Repeat the listing that follows exactly. Pictures are not part of the copy.
+--
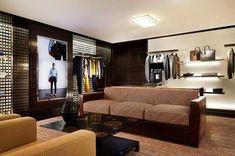 Louis-Vuitton-store-by-Peter-Marino-Paris-France-03 Louis-Vuitton-store-by-Peter-Marino-Paris-France-03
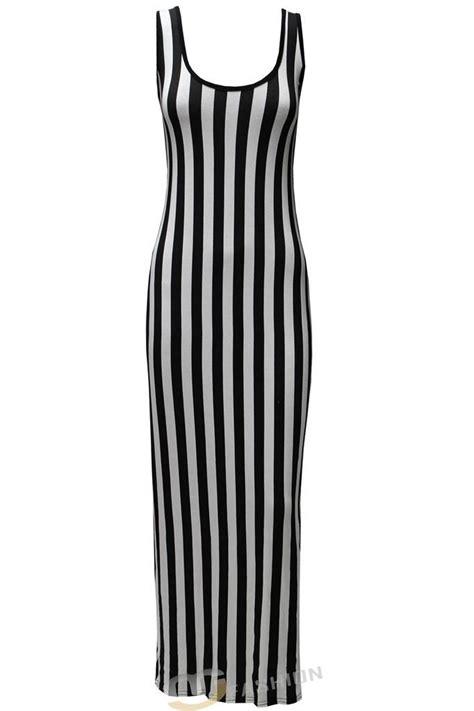 Maxy Stripe striped maxi dress new womens vertical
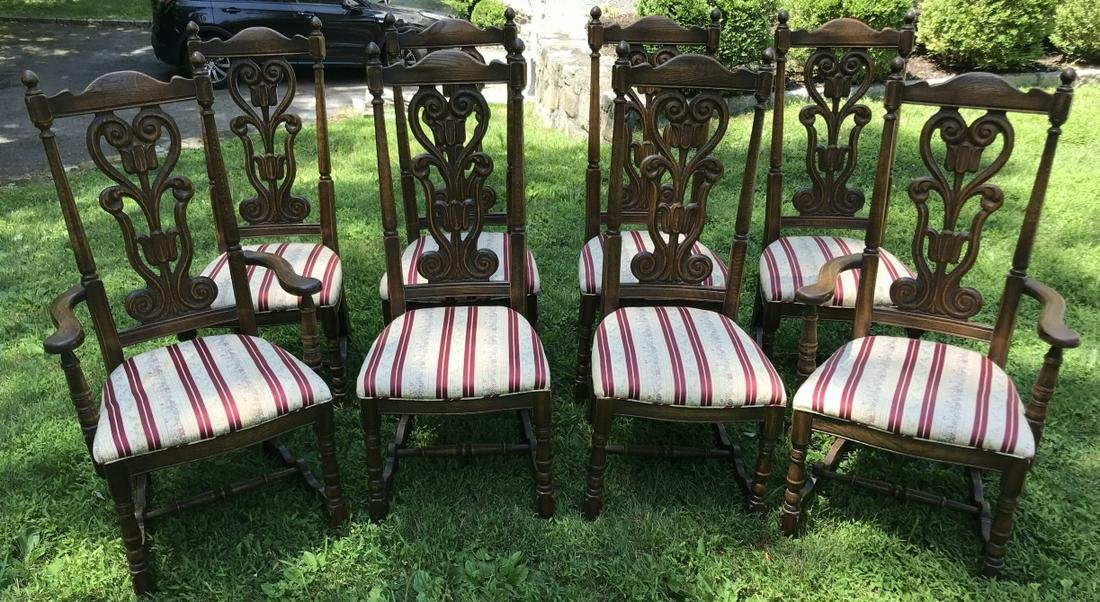 Set of Eight Carved Oak Dining Room Chairs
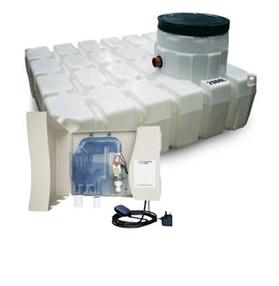 Harlequin HD2900 Home Harvest Direct Rainwater Harvesting System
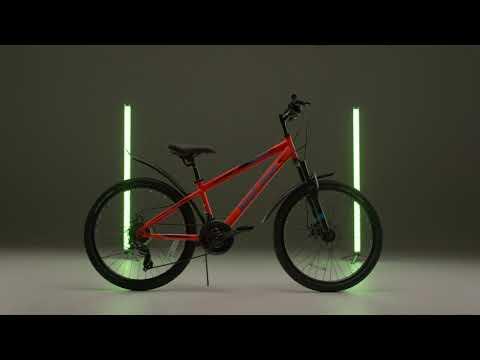 """Велосипед подростковый 24"""" RX415 DISC ST 21ск RUSH HOUR"""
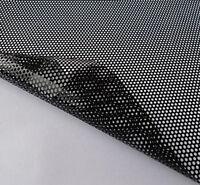 Perforated Car Window Fly Eye Headlight Vinyl Wrap Film Spi Vision Mesh Tint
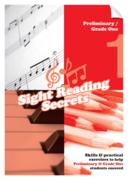 tim topham sight reading tips piano teachers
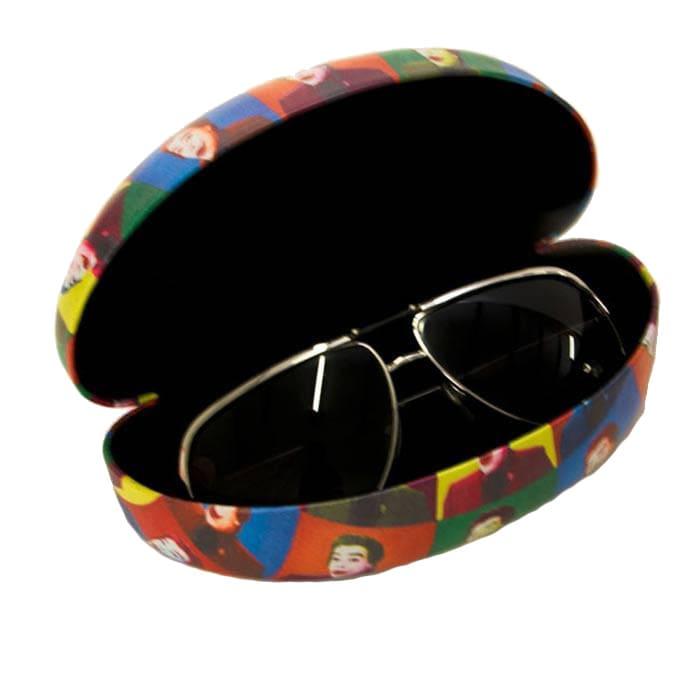 Porta Óculos DC - Coringa Faces 1966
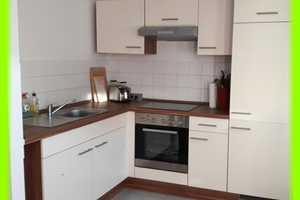1 Zimmer Wohnung in Zwickau (Kreis)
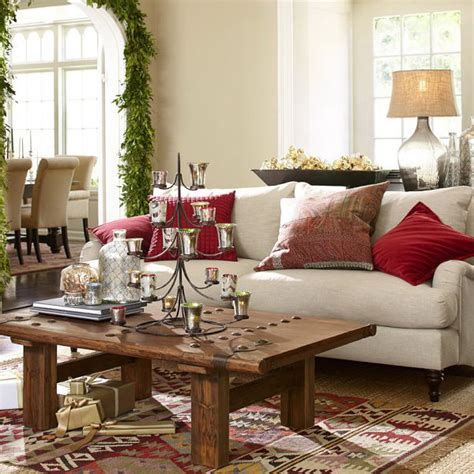Country Cottage Armchairs Great Look Of Eastern Ethnic Textures In Interior Design
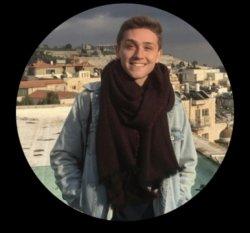 Jason's profile picture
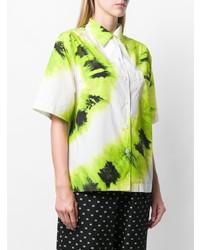 Chemise boutonnée à manches courtes imprimée tie-dye blanche Prada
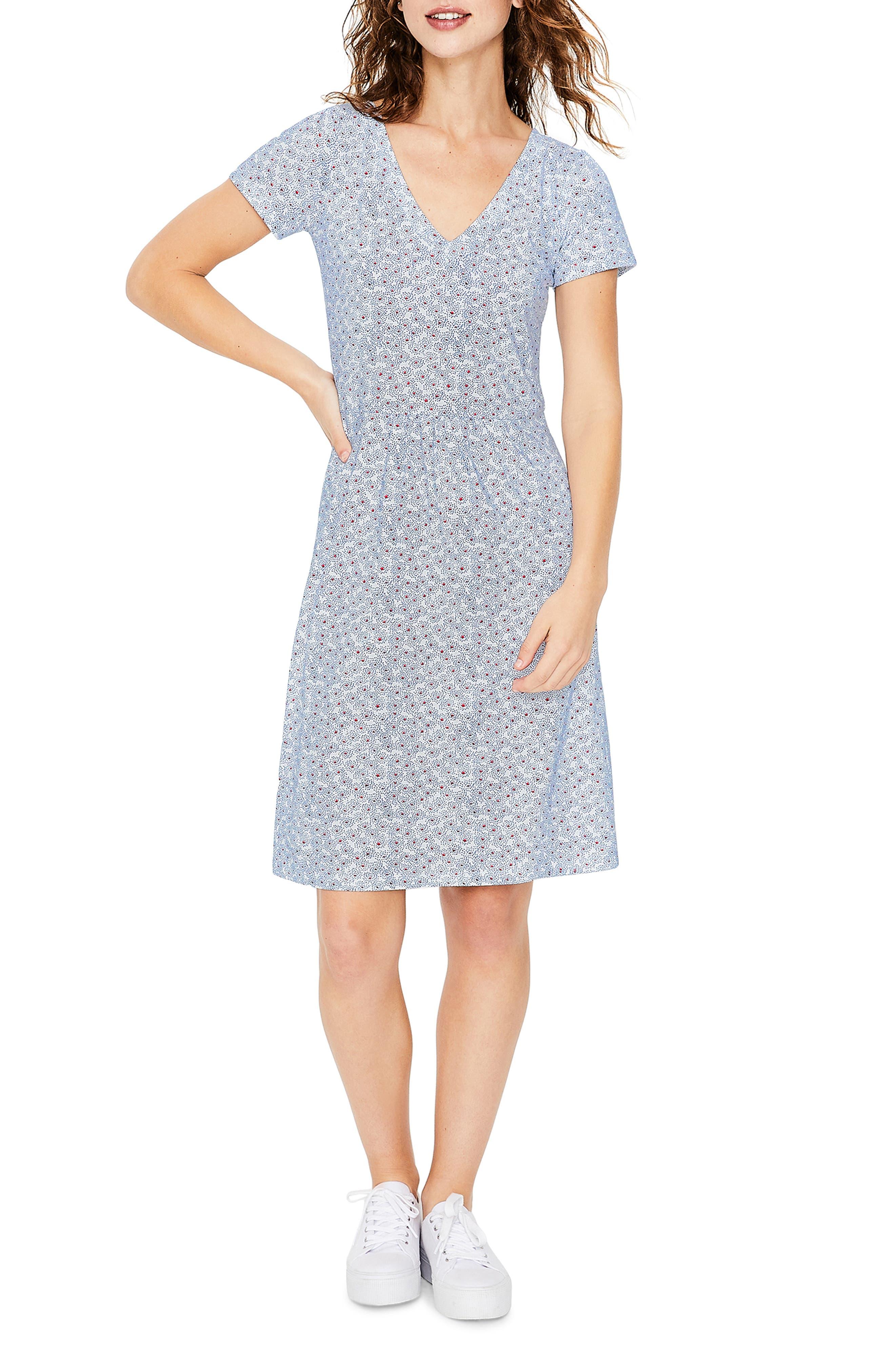 Petite Boden Penelope Jersey Dress, Ivory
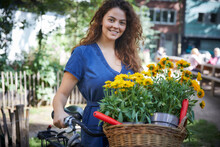 Young Woman With Flower Pots I...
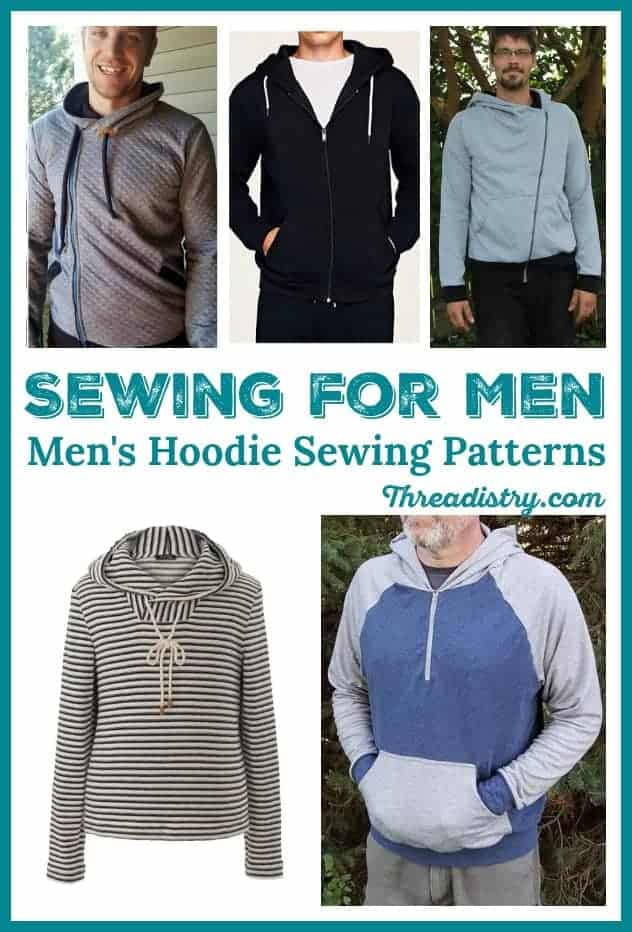 From zip-ups to pullovers or T-shirt-style, there are some great pdf hoodie sewing patterns for men to download, perfect for throwing on when the temperature drops in the evening or layer to stay warm on a winter's day. Make a hoodie for the man in your life with the best men's hoodie sewing patterns, including free and paid options.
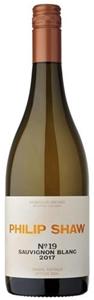 Philip Shaw No. 19 Sauvignon Blanc 2019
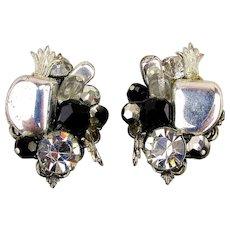 Signed Alice Caviness Jeweled Clip Earrings Rhinestones - Chrome - Glass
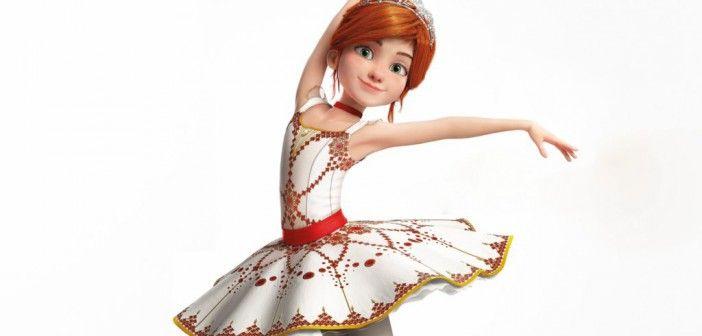 ¡Los sueños se cumplen! ¿Has visto ya <i>Ballerina</i>?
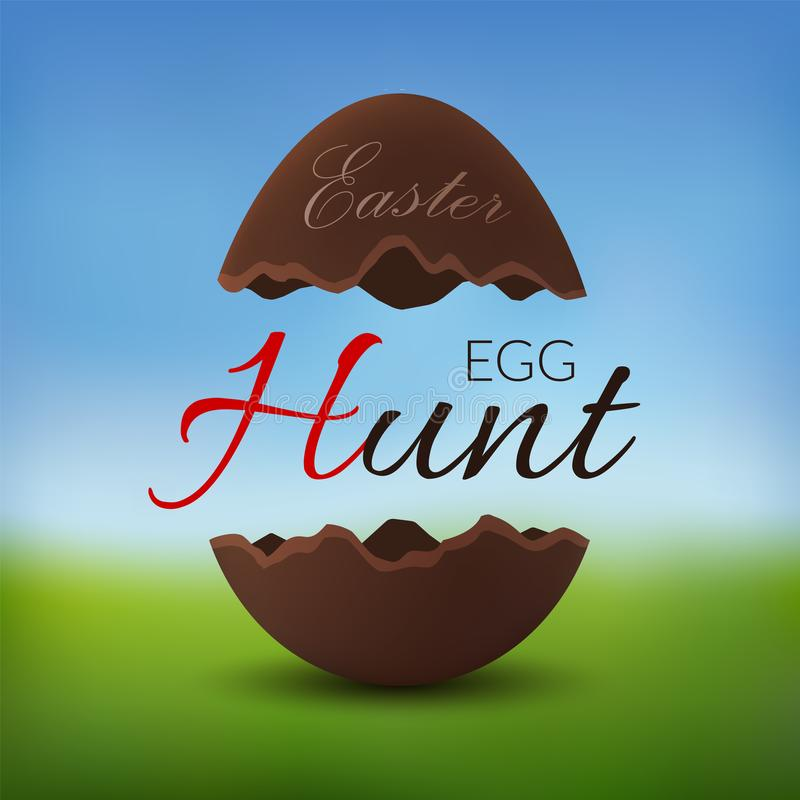 Chocolate egg 3D Happy Easter. Egg Hunt text. Broken brown Easter egg, blurred green grass field, blue sky meadow royalty free illustration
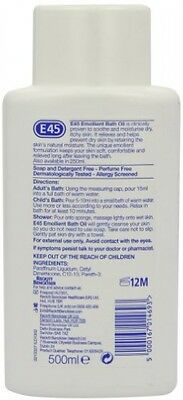 E45 Emollient Bath Oil - 500 Ml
+--
### Response to the task
 Louis-Vuitton-store-by-Peter-Marino-Paris-France-03 Louis-Vuitton-store-by-Peter-Marino-Paris-France-03
 Maxy Stripe striped maxi dress new womens vertical
 Set of Eight Carved Oak Dining Room Chairs
 Harlequin HD2900 Home Harvest Direct Rainwater Harvesting System
 """Велосипед подростковый 24"""" RX415 DISC ST 21ск RUSH HOUR"""
 Perforated Car Window Fly Eye Headlight Vinyl Wrap Film Spi Vision Mesh Tint
 tim topham sight reading tips piano teachers
 Porta Óculos DC - Coringa Faces 1966
1 Zimmer Wohnung in Zwickau (Kreis)
Country Cottage Armchairs Great Look Of Eastern Ethnic Textures In Interior Design
 Jason's profile picture
 Chemise boutonnée à manches courtes imprimée tie-dye blanche Prada
 Petite Boden Penelope Jersey Dress, Ivory
 Young Woman With Flower Pots I...
 From zip-ups to pullovers or T-shirt-style, there are some great pdf hoodie sewing patterns for men to download, perfect for throwing on when the temperature drops in the evening or layer to stay warm on a winter's day. Make a hoodie for the man in your life with the best men's hoodie sewing patterns, including free and paid options.
 Philip Shaw No. 19 Sauvignon Blanc 2019
 Signed Alice Caviness Jeweled Clip Earrings Rhinestones - Chrome - Glass
 ¡Los sueños se cumplen! ¿Has visto ya <i>Ballerina</i>?
 Chocolate egg 3D Happy Easter. Egg Hunt text. Broken brown Easter egg, blurred green grass field, blue sky meadow royalty free illustration
 E45 Emollient Bath Oil - 500 Ml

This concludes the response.